Problem:

Compound A, C₈H₁₆, forms a meso compound B upon reaction with bromine in CCl₄ and a d,l-diol C upon oxidation with OsO₄. Ozonolysis of A provides a single ketone D. What are the structures of A-D? Show how they are formed.

Solution:

1. Compound A, C₈H₁₆ : Compound A has one degree of unsaturation. C₈H₁₈ - C₈H₁₆ = 2, divided by 2 = 1. It is either a double bond or a ring.
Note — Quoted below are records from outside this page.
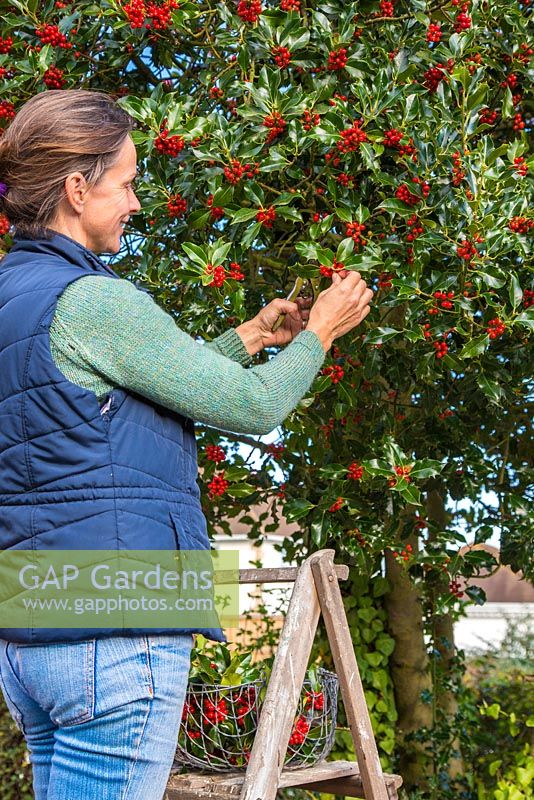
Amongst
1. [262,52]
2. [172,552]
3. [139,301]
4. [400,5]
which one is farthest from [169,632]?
[400,5]

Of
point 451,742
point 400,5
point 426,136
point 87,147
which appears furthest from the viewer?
point 451,742

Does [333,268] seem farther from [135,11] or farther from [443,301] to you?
[135,11]

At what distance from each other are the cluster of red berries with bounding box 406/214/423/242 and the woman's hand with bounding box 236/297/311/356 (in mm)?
552

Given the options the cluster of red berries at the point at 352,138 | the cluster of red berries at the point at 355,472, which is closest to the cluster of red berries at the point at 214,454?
the cluster of red berries at the point at 355,472

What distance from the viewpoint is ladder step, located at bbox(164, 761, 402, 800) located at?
2.15 metres

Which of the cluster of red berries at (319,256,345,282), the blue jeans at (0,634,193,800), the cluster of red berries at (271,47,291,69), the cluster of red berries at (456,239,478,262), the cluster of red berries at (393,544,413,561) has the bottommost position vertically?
the blue jeans at (0,634,193,800)

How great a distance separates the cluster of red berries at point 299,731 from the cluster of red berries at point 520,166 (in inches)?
57.2

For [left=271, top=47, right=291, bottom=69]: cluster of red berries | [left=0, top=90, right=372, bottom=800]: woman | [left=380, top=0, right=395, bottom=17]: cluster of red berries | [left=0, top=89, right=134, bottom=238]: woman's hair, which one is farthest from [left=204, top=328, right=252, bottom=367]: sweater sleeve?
[left=380, top=0, right=395, bottom=17]: cluster of red berries

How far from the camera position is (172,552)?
1.29 metres

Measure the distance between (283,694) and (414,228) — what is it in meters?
1.13

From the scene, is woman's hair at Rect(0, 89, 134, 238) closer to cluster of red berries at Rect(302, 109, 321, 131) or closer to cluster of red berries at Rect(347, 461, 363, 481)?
cluster of red berries at Rect(302, 109, 321, 131)

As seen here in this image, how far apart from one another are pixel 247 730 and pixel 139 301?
4.83ft

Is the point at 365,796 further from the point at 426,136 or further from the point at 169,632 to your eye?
the point at 426,136

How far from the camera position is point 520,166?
7.18ft
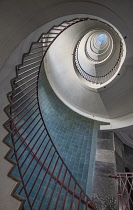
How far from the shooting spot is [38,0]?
1.98 metres

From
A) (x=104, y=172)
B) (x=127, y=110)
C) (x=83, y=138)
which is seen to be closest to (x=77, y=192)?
(x=104, y=172)

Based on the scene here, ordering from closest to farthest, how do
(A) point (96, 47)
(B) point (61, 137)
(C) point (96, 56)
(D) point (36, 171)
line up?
(D) point (36, 171) < (B) point (61, 137) < (C) point (96, 56) < (A) point (96, 47)

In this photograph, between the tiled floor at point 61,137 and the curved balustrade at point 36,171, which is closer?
the curved balustrade at point 36,171

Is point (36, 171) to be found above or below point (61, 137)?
below

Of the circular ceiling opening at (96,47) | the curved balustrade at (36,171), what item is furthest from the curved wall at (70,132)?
the circular ceiling opening at (96,47)

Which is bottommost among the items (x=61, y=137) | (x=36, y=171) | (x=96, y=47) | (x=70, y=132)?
(x=36, y=171)

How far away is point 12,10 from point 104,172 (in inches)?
171

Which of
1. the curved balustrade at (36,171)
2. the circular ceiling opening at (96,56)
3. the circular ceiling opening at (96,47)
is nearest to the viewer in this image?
the curved balustrade at (36,171)

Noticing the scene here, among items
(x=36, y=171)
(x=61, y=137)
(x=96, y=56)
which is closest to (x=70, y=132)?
(x=61, y=137)

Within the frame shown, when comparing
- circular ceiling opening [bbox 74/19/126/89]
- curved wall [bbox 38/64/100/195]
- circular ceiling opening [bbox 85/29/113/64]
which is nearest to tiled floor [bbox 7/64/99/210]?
curved wall [bbox 38/64/100/195]

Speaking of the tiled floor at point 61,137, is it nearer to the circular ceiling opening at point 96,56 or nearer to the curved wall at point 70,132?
the curved wall at point 70,132

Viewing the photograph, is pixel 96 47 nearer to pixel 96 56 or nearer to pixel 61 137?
pixel 96 56

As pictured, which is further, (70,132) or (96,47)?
(96,47)

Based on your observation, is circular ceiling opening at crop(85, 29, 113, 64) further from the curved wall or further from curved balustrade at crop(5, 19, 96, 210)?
curved balustrade at crop(5, 19, 96, 210)
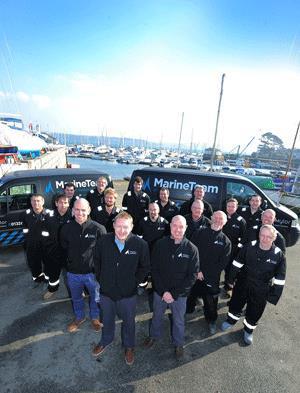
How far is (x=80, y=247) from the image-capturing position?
3283mm

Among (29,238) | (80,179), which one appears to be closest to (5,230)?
(29,238)

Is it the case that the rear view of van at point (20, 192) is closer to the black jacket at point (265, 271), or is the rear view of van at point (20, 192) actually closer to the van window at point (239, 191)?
the van window at point (239, 191)

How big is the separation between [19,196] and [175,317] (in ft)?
15.9

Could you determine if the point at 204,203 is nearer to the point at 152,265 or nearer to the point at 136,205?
the point at 136,205

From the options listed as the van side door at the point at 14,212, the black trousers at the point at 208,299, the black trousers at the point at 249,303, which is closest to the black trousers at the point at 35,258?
the van side door at the point at 14,212

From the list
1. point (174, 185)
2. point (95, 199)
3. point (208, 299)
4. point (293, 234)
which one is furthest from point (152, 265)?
point (293, 234)

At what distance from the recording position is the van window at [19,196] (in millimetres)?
5653

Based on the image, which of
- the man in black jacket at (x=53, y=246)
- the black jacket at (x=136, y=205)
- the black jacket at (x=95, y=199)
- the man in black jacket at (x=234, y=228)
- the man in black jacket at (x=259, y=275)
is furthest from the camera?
the black jacket at (x=136, y=205)

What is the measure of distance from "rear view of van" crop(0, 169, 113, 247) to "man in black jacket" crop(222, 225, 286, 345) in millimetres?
4604

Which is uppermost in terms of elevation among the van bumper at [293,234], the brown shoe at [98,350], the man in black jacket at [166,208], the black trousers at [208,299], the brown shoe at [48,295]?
the man in black jacket at [166,208]

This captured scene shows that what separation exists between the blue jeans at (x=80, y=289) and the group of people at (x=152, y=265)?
0.01m

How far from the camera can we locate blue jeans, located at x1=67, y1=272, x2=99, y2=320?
3346 mm

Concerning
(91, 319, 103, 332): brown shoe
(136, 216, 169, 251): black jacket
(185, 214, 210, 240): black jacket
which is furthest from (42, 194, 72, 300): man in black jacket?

2. meso compound B upon reaction with bromine in CCl₄ and a d,l-diol C upon oxidation with OsO₄ : If A reacts with Br₂, A's one degree of unsaturation is a double bond, i.e., no ring. Secondly, from a meso compound B we can conclude that whatever is substituted at one end of the double bond must be the same as at the other end of the double bond. There are only 6 carbons available for substituents, 3 at each end. If one substituent is 3 carbons (n- or i-propyl), then the other is H. If one is ethyl, the other one is methyl. The double bond must be of the (E)-configuration because Br₂ adds trans to double bonds and consequently a meso, and not d,l-compound from a ](Z)-olefin] is formed. Because OsO₄ adds syn (cis) to a double bond, a d,l-diol C compound must be formed. The d,l-diol C does not tell us about the symmetry in A but the meso dibromide B does. Thus, every meso compound has a d,l-diastereomer but the converse is not necessarily true.

So what is A?

3. Ozonolysis of A provides a single ketone D. Ketone D must be 4 carbons. One carbon is for the C=O group which leaves 3 carbons, obviously an ethyl and methyl group. Thus A must be (E)-3,4-dimethyl-3-hexene; B is a single diastereomeric dibromide (3R, 4S)-3,4-dibromo-3,4-dimethylhexane [ or (3S, 4R)-3,4-dibromo-3,4-dimethylhexane]; C is also a single diastereomeric diol as a pair of enantiomers (3R, 3R)-3,4-dimethyl-3,4-hexanediol and (3R, 3R)-3,4-dimethyl-3,4-hexanediol; D is 2-butanone methyl ethyl ketone, a.k.a., MEK). If you wish to designate relative stereochemistry for an achiral or racemic compound it is customary to assign the lowest numbered center thr R configuration and then add a superscripted asterisk. Thus B is (3R*, 4S*)-3,4-dibromo-3,4-dimethylhexane and C is (3R*, 3R*)-3,4-dimethyl-3,4-hexanediol. In this highly symmetrical case, meso and d,l is sufficient. Quod Erat Demonstrandum.